I’m not really one to sit down in a quiet spot and contemplate things to great depth – unless I’m hunting or fishing.
But hunting season takes place immediately prior to Thanksgiving and, when one is trudging up the lonely mountain paths and there are zero deer showing themselves, one’s mind tends to wander from the “zone” of high alertness that one should maintain.
So recently, as I was trudging up a lonely mountain path – it may have been that day when the rain was blowing horizontally across the land – the question popped into my mind after several hours of futility: How thankful am I, really?
It’s a good question to ask, if you think about it. Despite the unpleasant things we complain about: a bad economy; the flu;
blackberries; malfunctioning vehicles; poor service; whoever happens to be in office; the weather; wayward relatives; wayward acquaintances; medical bills; etc., we have plenty we should be thankful for.
What do I have to be thankful for this year? I’m not really into lists, but I decided to make this one. It, obviously, won’t be comprehensive, but it’s a start.
Food. When I look at how photos of how other people live, picking through the sand to find seeds to feed their distended bellies, I’m reminded that we have it really good.
Yes, there are problems with our food system. Yes, people get sick from bacteria-tainted meat, or peanuts, or whatever. But considering how those things happen to a few people once or twice a year in a nation of 308 million people, things are really pretty good.
Clothing. We have it better now than anyone in the history of the world has when it comes to dressing ourselves. Imagine, if I had to find and kill a deer just to clothe myself. Not only would that require hunting skills that I apparently lack, but I’d have to skin it, spend weeks scraping and drying and tanning the hide.
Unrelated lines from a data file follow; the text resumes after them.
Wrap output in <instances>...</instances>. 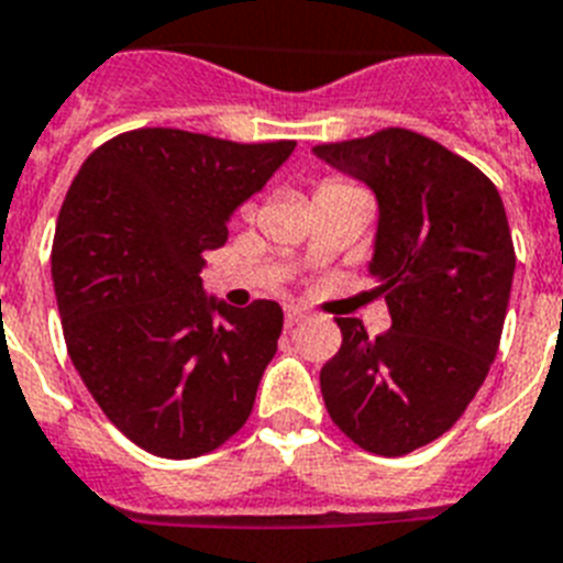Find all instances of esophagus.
I'll use <instances>...</instances> for the list:
<instances>
[{
	"mask_svg": "<svg viewBox=\"0 0 563 563\" xmlns=\"http://www.w3.org/2000/svg\"><path fill=\"white\" fill-rule=\"evenodd\" d=\"M306 318H309V314L303 312V309H300V306H289V309H286V327H297V323H303Z\"/></svg>",
	"mask_w": 563,
	"mask_h": 563,
	"instance_id": "esophagus-1",
	"label": "esophagus"
}]
</instances>
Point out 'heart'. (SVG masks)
<instances>
[{
  "instance_id": "obj_1",
  "label": "heart",
  "mask_w": 563,
  "mask_h": 563,
  "mask_svg": "<svg viewBox=\"0 0 563 563\" xmlns=\"http://www.w3.org/2000/svg\"><path fill=\"white\" fill-rule=\"evenodd\" d=\"M323 187H353V185H346V181H341V178H329V181H323L321 185V190Z\"/></svg>"
}]
</instances>
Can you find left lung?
<instances>
[{"instance_id": "8db88e82", "label": "left lung", "mask_w": 563, "mask_h": 563, "mask_svg": "<svg viewBox=\"0 0 563 563\" xmlns=\"http://www.w3.org/2000/svg\"><path fill=\"white\" fill-rule=\"evenodd\" d=\"M314 155L376 194L369 274L393 321L369 338L358 318H338L344 341L321 369L323 401L358 448L410 454L454 428L500 346L515 274L504 199L463 155L401 126Z\"/></svg>"}]
</instances>
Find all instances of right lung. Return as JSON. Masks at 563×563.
Masks as SVG:
<instances>
[{
  "label": "right lung",
  "instance_id": "right-lung-1",
  "mask_svg": "<svg viewBox=\"0 0 563 563\" xmlns=\"http://www.w3.org/2000/svg\"><path fill=\"white\" fill-rule=\"evenodd\" d=\"M291 150L144 126L100 144L68 187L52 245L63 338L91 399L150 454H210L249 422L283 309L217 303L199 272Z\"/></svg>",
  "mask_w": 563,
  "mask_h": 563
}]
</instances>
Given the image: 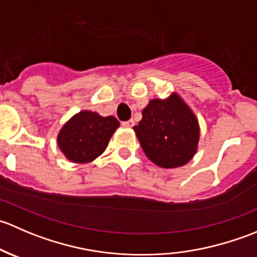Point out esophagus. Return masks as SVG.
<instances>
[{
  "label": "esophagus",
  "instance_id": "obj_1",
  "mask_svg": "<svg viewBox=\"0 0 257 257\" xmlns=\"http://www.w3.org/2000/svg\"><path fill=\"white\" fill-rule=\"evenodd\" d=\"M134 124H136V121H134L133 119H131V120H128V121H124L123 125L126 126V128H132V126H134Z\"/></svg>",
  "mask_w": 257,
  "mask_h": 257
}]
</instances>
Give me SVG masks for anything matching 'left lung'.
Returning <instances> with one entry per match:
<instances>
[{
    "instance_id": "left-lung-1",
    "label": "left lung",
    "mask_w": 257,
    "mask_h": 257,
    "mask_svg": "<svg viewBox=\"0 0 257 257\" xmlns=\"http://www.w3.org/2000/svg\"><path fill=\"white\" fill-rule=\"evenodd\" d=\"M143 118L134 126L145 155L160 168H179L198 150L200 126L193 110L178 93L165 99H152Z\"/></svg>"
}]
</instances>
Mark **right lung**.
Masks as SVG:
<instances>
[{
	"mask_svg": "<svg viewBox=\"0 0 257 257\" xmlns=\"http://www.w3.org/2000/svg\"><path fill=\"white\" fill-rule=\"evenodd\" d=\"M118 128L119 121L112 115L102 116L90 110H80L62 126L57 144L72 163H89L104 152Z\"/></svg>",
	"mask_w": 257,
	"mask_h": 257,
	"instance_id": "right-lung-1",
	"label": "right lung"
}]
</instances>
Then I’d have to figure out how to sew it all together.
Hmmm, I could do all that or I could go to the local store and buy some blackberry thorn-resistant, breathable, water-resistant, insulated gear that is colored to blend in with the surrounding landscape. I could do this with the money I could make in one day working at the lowest pay rate allowed by law. Really, it’s a pretty sweet deal.
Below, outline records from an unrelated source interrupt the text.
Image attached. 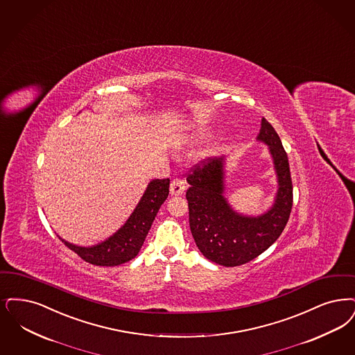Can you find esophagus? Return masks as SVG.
I'll use <instances>...</instances> for the list:
<instances>
[{
	"mask_svg": "<svg viewBox=\"0 0 355 355\" xmlns=\"http://www.w3.org/2000/svg\"><path fill=\"white\" fill-rule=\"evenodd\" d=\"M184 189H186V182L181 178H175L173 180L171 184V196H181L184 194Z\"/></svg>",
	"mask_w": 355,
	"mask_h": 355,
	"instance_id": "esophagus-1",
	"label": "esophagus"
}]
</instances>
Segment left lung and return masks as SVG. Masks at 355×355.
<instances>
[{"instance_id": "8db88e82", "label": "left lung", "mask_w": 355, "mask_h": 355, "mask_svg": "<svg viewBox=\"0 0 355 355\" xmlns=\"http://www.w3.org/2000/svg\"><path fill=\"white\" fill-rule=\"evenodd\" d=\"M257 140L270 146L279 190L272 209L254 218L235 213L226 198L223 158H206L187 173L189 223L203 256L225 267H238L263 254L277 241L293 205L288 156L275 128L263 119Z\"/></svg>"}]
</instances>
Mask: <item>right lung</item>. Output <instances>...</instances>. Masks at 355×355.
Masks as SVG:
<instances>
[{"instance_id":"right-lung-1","label":"right lung","mask_w":355,"mask_h":355,"mask_svg":"<svg viewBox=\"0 0 355 355\" xmlns=\"http://www.w3.org/2000/svg\"><path fill=\"white\" fill-rule=\"evenodd\" d=\"M171 180H153L148 184L141 200L129 216L127 223L114 236L94 247H78L60 239L85 261L99 267H114L132 260L141 250L161 205L169 196Z\"/></svg>"}]
</instances>
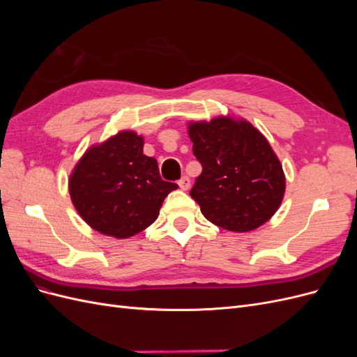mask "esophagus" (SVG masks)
<instances>
[{
  "label": "esophagus",
  "instance_id": "obj_1",
  "mask_svg": "<svg viewBox=\"0 0 357 357\" xmlns=\"http://www.w3.org/2000/svg\"><path fill=\"white\" fill-rule=\"evenodd\" d=\"M189 186H190V180H189L188 177H181V178L178 180V188H180L181 190H188Z\"/></svg>",
  "mask_w": 357,
  "mask_h": 357
}]
</instances>
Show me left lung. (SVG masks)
<instances>
[{
  "label": "left lung",
  "mask_w": 357,
  "mask_h": 357,
  "mask_svg": "<svg viewBox=\"0 0 357 357\" xmlns=\"http://www.w3.org/2000/svg\"><path fill=\"white\" fill-rule=\"evenodd\" d=\"M188 134L202 165L190 197L204 218L231 232H250L271 219L284 198L286 176L264 134L232 116L189 122Z\"/></svg>",
  "instance_id": "left-lung-1"
}]
</instances>
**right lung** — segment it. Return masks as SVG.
<instances>
[{"label":"right lung","mask_w":357,"mask_h":357,"mask_svg":"<svg viewBox=\"0 0 357 357\" xmlns=\"http://www.w3.org/2000/svg\"><path fill=\"white\" fill-rule=\"evenodd\" d=\"M143 147L144 138L125 129L91 146L73 168L71 202L93 231L129 238L158 219L162 202L177 189L160 178L156 159Z\"/></svg>","instance_id":"right-lung-1"}]
</instances>
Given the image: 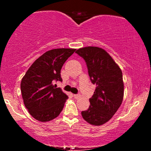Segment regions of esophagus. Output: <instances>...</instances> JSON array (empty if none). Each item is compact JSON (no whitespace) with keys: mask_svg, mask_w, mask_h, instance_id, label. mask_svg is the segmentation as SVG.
<instances>
[{"mask_svg":"<svg viewBox=\"0 0 151 151\" xmlns=\"http://www.w3.org/2000/svg\"><path fill=\"white\" fill-rule=\"evenodd\" d=\"M74 97L75 99H79L81 97V94L80 93H77V94H74Z\"/></svg>","mask_w":151,"mask_h":151,"instance_id":"esophagus-1","label":"esophagus"}]
</instances>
Plus, in this system the women in my household can have all the shoes they want – er, need (shipped in from overseas factories that we really don’t want to ask too many questions about).
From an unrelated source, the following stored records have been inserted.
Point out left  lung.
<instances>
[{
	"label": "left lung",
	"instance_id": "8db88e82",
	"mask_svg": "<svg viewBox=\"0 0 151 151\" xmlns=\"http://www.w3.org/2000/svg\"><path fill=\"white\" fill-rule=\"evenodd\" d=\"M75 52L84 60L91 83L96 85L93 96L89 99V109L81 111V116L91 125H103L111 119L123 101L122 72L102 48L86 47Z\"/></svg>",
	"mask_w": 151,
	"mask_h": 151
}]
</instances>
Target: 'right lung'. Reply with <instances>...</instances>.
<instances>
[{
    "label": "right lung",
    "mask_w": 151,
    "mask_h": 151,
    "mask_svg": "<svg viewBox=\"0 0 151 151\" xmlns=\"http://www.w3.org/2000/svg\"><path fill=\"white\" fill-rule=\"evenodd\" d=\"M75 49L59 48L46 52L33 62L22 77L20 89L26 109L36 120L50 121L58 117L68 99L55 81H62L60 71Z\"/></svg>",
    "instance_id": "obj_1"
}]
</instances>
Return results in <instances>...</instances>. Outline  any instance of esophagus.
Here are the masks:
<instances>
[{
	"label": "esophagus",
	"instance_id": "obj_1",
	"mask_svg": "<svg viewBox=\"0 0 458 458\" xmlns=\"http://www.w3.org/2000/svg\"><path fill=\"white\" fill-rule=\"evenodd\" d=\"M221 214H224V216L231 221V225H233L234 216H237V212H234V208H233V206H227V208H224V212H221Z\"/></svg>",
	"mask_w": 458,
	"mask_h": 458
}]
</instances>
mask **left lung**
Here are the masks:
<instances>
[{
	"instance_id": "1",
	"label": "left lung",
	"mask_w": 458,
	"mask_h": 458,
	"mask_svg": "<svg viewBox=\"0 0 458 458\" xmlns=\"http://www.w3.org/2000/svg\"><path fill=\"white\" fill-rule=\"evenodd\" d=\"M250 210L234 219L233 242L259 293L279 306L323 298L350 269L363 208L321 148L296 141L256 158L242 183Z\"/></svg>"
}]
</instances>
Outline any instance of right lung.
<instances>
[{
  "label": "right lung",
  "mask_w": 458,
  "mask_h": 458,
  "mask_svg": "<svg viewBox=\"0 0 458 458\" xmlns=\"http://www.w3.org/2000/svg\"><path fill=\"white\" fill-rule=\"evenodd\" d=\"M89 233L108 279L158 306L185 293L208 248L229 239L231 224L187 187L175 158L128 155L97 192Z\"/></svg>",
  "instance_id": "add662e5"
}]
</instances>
Shelter. With a quality tarp I’m already way ahead of where I’d be trying to construct a hut out of mud and sticks. I’m not that good at basket weaving techniques, so I’m thankful for 2x4s and sheet metal. I’m even thankful for T-111, though I think our downtown’s appearance would improve with less of it.
Point is, we have a lot of things to be thankful for when it comes to shelter. Most of us don’t have to live in a sleeping bag in a cave. Even the sleeping bag, though, is warmer than what are predecessors here in the area of the convergence of the South and Middle Santiam rivers had available to them 200 years ago – particularly when I consider that I could buy a fairly warm sleeping bag for about half a day’s wages at the local store instead of spending days working a hide or trying to weave something together from bark.
I know some of this may sound ridiculous, but we’re getting down to the basics here. I haven’t mentioned a community full of people who will help a guy who needs a new house, who will get off their rear ends and put aside the nay-saying and take the initiative to make things better.
I haven’t mentioned the relative peace and national security we enjoy for the most part, thanks to the efforts of our armed forces and other responsible agencies.
I haven’t mentioned air conditioning, ATMs, cell phones, steel, plastics, pipes, I-pods, computers, stoves, fiber optics, fiberglass, titanium, electricity, fishing gear, power equipment, polyester, digital recording, a quality steak, coffee, Mountain Dew, health, dishwashers, washing machines, hot water heaters, planes, trains and automobiles, etc.
I haven’t mentioned the local coaches and teachers who’ve made a difference in the lives of kids who don’t have much else to nudge them in a positive direction.
It’s easy to get carried away with the negatives: the economy, the things we don’t like about the political system we have, the threat of an epidemic, the patent unfairness of illegal immigration, the threat of terrorism, etc.
But I thank God for the mercies we’ve been shown, the benefits we enjoy, the health and happiness that we do have. We could be dressed in skins, sifting sand, searching for seeds.